Rini Soewandi, finance director of Astra, concedes that "the yen rates have had a little bit of impact on us." Although Astra's growth rate will suffer, company officials insist they have the situation under control. Long before the current crisis, Astra had honed its foreign-exchange survival skills to a fine point through forward-yen contracts with Toyota. In its current contract, Astra has fixed the yen rate at 102.3 per dollar through July. That should keep the cost of Japanese components constant through the first half of this year.
Yet analysts in Jakarta are less optimistic. Interest rates for auto loans have jumped 3 points, to 24%, since the start of the year. That rise, coupled with the rupiah's fall against the yen, prompted Goldman Sachs (Asia) in April to predict a 35% drop in aftertax profit for Astra. Baradita Katoppo, an analyst at H.G. Asia Indonesia, recommends a hold or sell on the Jakarta-listed company. After suffering a 20% drop in March, Astra's stock has stabilized but not recovered its losses.

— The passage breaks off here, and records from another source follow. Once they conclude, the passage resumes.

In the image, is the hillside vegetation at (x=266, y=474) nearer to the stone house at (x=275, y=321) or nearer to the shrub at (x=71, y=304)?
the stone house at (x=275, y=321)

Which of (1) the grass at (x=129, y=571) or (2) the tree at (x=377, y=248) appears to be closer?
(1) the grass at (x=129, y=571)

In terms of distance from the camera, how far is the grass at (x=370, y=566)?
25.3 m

Astra's reality check may arrive soon. The company is negotiating its next forward-yen contract with Toyota through October. Management dismisses warnings from brokers that with the yen now trading at about 83 to the dollar, Astra has little chance of getting a rate as high as 90. Astra officials note hopefully that Toyota owns 8% of the company and thus has no interest in watching it suffer. "They don't want to pass on all of the appreciation to us," says Tintin Widjaja, an investor-relations officer at Astra.
Meanwhile, Astra is ploughing ahead. In contrast with analysts, the company is targeting 15% growth in net profits this year, largely by increasing its local content. Astra's best-seller, a Toyota-designed minivan, has 51% local content, including the engine block and body. Increasing local production was one of the main goals after 1991, when a consortium dominated by tycoon Prajogo Pangestu took over. Since then, Astra has improved efficiency. Analysts say its factories run at nearly 100% utilization.

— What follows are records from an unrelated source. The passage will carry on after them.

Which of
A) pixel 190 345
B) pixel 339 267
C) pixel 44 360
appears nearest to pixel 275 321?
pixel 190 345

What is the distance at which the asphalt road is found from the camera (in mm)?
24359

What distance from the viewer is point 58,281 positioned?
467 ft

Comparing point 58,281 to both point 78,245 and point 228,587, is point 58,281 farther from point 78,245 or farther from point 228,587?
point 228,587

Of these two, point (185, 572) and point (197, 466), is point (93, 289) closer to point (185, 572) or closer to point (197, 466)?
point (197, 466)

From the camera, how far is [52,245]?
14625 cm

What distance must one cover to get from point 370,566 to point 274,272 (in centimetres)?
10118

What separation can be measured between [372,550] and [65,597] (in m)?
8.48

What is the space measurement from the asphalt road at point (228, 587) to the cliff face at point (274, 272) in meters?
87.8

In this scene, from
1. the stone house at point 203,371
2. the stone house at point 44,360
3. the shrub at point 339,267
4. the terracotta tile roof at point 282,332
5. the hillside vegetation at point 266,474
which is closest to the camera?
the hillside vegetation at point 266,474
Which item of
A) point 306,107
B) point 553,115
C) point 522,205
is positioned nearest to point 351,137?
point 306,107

LIMITED REACH. Beyond the yen, the Japanese connection limits the company's expansion overseas. Astra commands 56% of the Indonesian market, but that market is small: Only 318,000 minivans, pickup trucks, and passenger cars sold last year. Because of restrictions from its Japanese partners, Astra's export markets are negligible. Outside Indonesia, it can sell minivans only to Brunei and Papua New Guinea; Toyota 1,500cc engine blocks only to Japan; minibuses just to Malaysia and Mauritius; and motorcycles solely to China and Greece.
To ensure its survival, Astra is reducing its reliance on auto sales. Currently, they make up 80% of total revenues. Motorcycles offer more potential for growth, since most of the Indonesian countryside lacks paved roads. In addition, Astra's investments in palm oil, tea, rubber, and cocoa plantations will account for about 10% of the group's net profits this year, up from a tiny amount in 1994, says Soewandi. Astra also wants to expand into telecommunications. "They're realizing they'd better move into something else," says Rizal Prasetijo, an auto-industry analyst at Jardine Fleming Nusantara. For Astra's executives, the high-flying days of 1994 may soon become a distant memory.